• [Reading passage]

Monday, November 17, 2014

Mary Coin

Mary Coin

Adult fiction
If you've done any studying up on the period in American history
known as the Great Depression, you've come across a famous, iconic
image--an image that in many minds sums up the desperation of the
times for the most neglected and impoverished of America's citizens.
It's a migrant farm worker, book ended by skinny children, sickly baby
in her lap, seeming to gaze off into a precarious future rather than
at the photographer. Marissa Silver saw that picture and did
something truly creative with it. She wove it into a novel told
across seven decades in three voices.
Of course one of the voices is that of the woman. She's
stranded by her broken car, waiting to see if the man travelling with
her family can get the radiator mended. The nearby field holds no
prospect of work due to an early frost that killed off the peas. Her
children are painfully hungry, down to one meal a day. The baby in
her lap is burning up with fever.

• [Exercise task] Please reproduce the part of the Mary Coin review starting with "Of course one" and going on through "up with fever.".

• [Raw records]
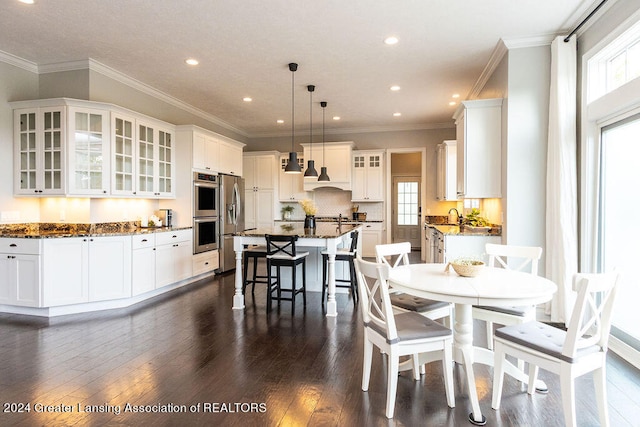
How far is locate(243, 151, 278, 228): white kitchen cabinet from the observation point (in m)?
8.15

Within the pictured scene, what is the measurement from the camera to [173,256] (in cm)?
514

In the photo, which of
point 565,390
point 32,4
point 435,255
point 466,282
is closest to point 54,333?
point 32,4

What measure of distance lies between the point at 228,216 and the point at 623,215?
5.47 metres

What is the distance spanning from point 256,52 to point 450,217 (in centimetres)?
524

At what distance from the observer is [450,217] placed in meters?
7.48

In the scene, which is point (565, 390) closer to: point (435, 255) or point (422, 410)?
point (422, 410)

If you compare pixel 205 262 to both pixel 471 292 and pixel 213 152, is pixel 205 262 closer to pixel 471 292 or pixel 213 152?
pixel 213 152

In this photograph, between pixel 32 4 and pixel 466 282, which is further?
pixel 32 4

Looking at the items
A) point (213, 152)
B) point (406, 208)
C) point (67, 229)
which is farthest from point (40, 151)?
point (406, 208)

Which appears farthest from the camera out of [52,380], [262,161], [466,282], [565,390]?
[262,161]

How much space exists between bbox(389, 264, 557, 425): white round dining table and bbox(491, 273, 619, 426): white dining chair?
7.8 inches

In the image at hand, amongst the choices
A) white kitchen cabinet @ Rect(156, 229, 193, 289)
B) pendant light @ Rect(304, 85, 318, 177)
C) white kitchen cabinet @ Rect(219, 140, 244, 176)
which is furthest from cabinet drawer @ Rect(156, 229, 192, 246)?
pendant light @ Rect(304, 85, 318, 177)

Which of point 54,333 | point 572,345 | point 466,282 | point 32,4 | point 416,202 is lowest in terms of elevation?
point 54,333

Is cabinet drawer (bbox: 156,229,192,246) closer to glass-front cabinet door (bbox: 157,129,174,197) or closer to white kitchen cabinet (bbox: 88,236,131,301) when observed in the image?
white kitchen cabinet (bbox: 88,236,131,301)
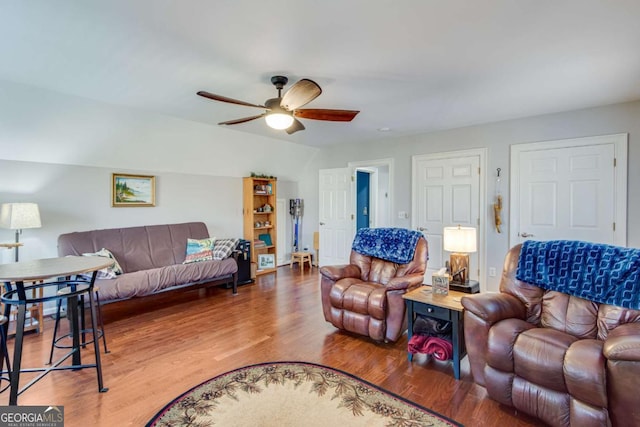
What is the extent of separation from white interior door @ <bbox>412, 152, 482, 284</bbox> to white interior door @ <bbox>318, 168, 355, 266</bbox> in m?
1.31

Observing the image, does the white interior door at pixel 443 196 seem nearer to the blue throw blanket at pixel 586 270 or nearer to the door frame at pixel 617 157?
the door frame at pixel 617 157

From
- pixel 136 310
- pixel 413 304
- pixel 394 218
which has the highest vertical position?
pixel 394 218

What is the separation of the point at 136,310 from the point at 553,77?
511 cm

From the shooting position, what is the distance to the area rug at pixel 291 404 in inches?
75.2

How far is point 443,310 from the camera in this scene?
245cm

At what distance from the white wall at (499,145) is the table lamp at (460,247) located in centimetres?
195

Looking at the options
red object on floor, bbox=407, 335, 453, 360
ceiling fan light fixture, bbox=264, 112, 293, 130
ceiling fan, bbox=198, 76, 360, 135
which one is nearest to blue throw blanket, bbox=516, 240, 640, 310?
red object on floor, bbox=407, 335, 453, 360

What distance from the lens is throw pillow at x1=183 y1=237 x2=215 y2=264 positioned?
459cm

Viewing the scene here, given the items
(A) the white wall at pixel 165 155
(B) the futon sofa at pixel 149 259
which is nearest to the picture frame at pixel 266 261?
(A) the white wall at pixel 165 155

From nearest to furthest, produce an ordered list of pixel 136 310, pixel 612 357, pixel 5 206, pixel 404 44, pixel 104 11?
pixel 612 357 < pixel 104 11 < pixel 404 44 < pixel 5 206 < pixel 136 310

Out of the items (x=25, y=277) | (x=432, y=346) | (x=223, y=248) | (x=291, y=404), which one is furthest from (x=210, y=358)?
(x=223, y=248)

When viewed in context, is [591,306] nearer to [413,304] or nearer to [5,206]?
[413,304]

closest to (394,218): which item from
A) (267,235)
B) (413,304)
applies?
(267,235)

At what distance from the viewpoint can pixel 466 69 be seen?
8.84 ft
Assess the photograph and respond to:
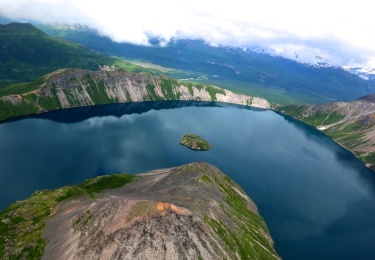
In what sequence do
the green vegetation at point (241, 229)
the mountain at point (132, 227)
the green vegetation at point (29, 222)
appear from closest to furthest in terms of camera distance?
the mountain at point (132, 227) → the green vegetation at point (29, 222) → the green vegetation at point (241, 229)

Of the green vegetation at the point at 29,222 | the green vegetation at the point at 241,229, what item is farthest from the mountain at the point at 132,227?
the green vegetation at the point at 241,229

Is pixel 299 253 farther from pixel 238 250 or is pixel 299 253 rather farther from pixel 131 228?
pixel 131 228

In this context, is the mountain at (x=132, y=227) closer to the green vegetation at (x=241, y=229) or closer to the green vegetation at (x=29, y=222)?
the green vegetation at (x=29, y=222)

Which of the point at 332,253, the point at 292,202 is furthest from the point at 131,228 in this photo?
the point at 292,202

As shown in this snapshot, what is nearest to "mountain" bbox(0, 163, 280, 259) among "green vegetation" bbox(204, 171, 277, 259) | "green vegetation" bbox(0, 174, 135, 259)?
"green vegetation" bbox(0, 174, 135, 259)

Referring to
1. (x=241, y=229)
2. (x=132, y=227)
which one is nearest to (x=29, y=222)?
(x=132, y=227)

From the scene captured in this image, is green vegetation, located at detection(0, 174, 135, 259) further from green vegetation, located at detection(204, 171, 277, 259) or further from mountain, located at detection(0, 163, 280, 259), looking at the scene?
green vegetation, located at detection(204, 171, 277, 259)

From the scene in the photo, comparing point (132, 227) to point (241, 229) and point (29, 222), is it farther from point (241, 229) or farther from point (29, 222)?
point (241, 229)
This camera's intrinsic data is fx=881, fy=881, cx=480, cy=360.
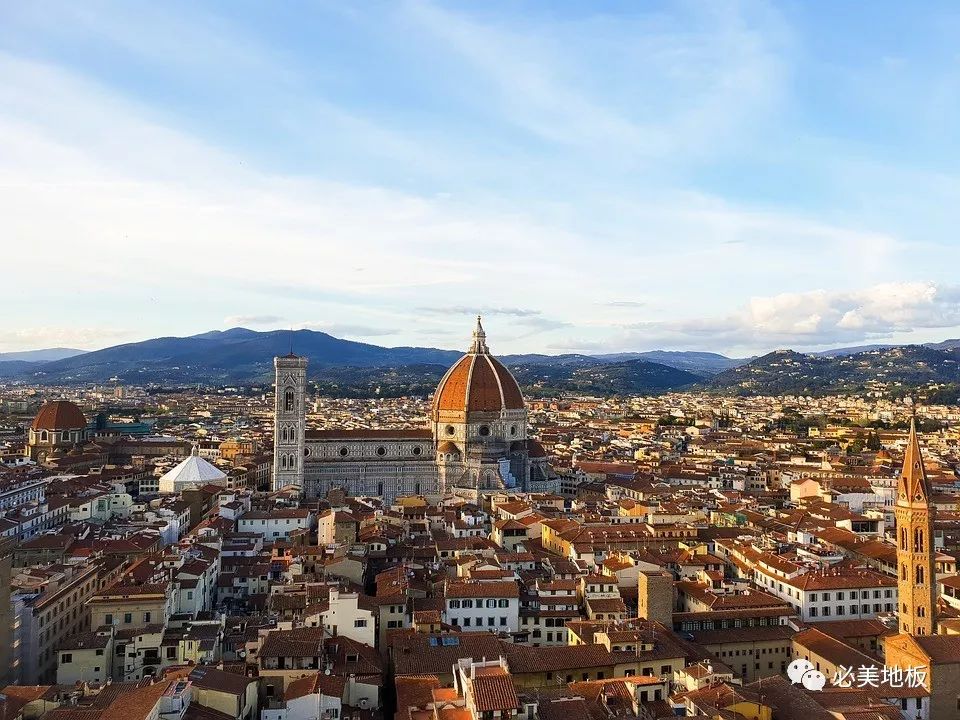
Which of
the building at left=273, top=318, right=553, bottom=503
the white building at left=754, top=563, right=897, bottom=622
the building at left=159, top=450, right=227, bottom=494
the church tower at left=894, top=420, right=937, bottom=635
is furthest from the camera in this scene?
the building at left=273, top=318, right=553, bottom=503

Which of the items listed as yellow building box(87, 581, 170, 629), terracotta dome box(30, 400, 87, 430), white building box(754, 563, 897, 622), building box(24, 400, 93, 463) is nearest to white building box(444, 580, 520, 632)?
yellow building box(87, 581, 170, 629)

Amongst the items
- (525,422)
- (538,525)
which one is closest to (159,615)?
(538,525)

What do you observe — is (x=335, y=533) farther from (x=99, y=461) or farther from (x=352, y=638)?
(x=99, y=461)

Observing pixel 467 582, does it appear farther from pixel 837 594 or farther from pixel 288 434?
pixel 288 434

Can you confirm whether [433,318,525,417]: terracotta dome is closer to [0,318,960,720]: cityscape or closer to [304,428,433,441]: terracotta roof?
[0,318,960,720]: cityscape

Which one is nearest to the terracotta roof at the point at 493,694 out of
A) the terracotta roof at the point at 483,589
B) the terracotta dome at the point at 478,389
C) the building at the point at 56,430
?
the terracotta roof at the point at 483,589
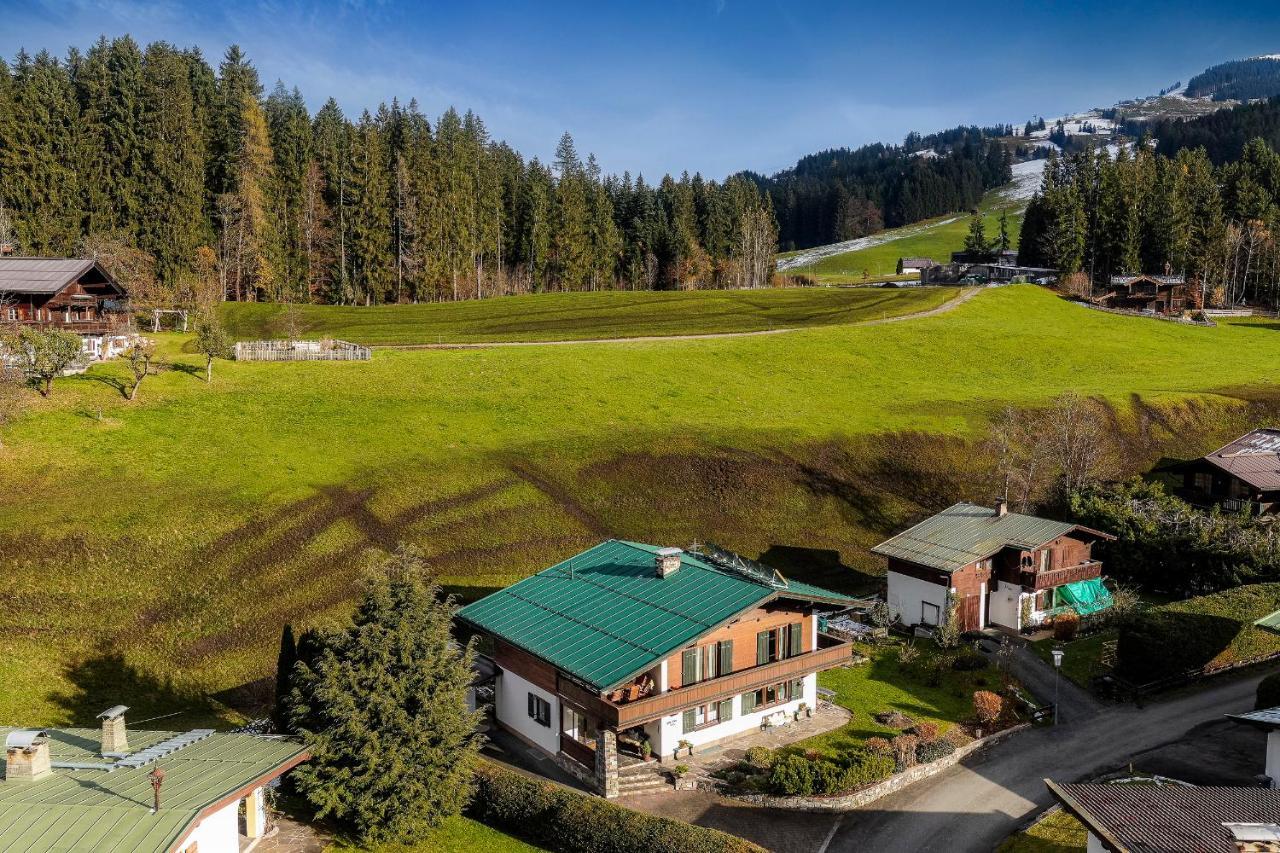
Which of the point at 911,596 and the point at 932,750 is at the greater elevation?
the point at 911,596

• [Result of this task]
Of course one of the voices is that of the woman. She's
stranded by her broken car, waiting to see if the man travelling with
her family can get the radiator mended. The nearby field holds no
prospect of work due to an early frost that killed off the peas. Her
children are painfully hungry, down to one meal a day. The baby in
her lap is burning up with fever.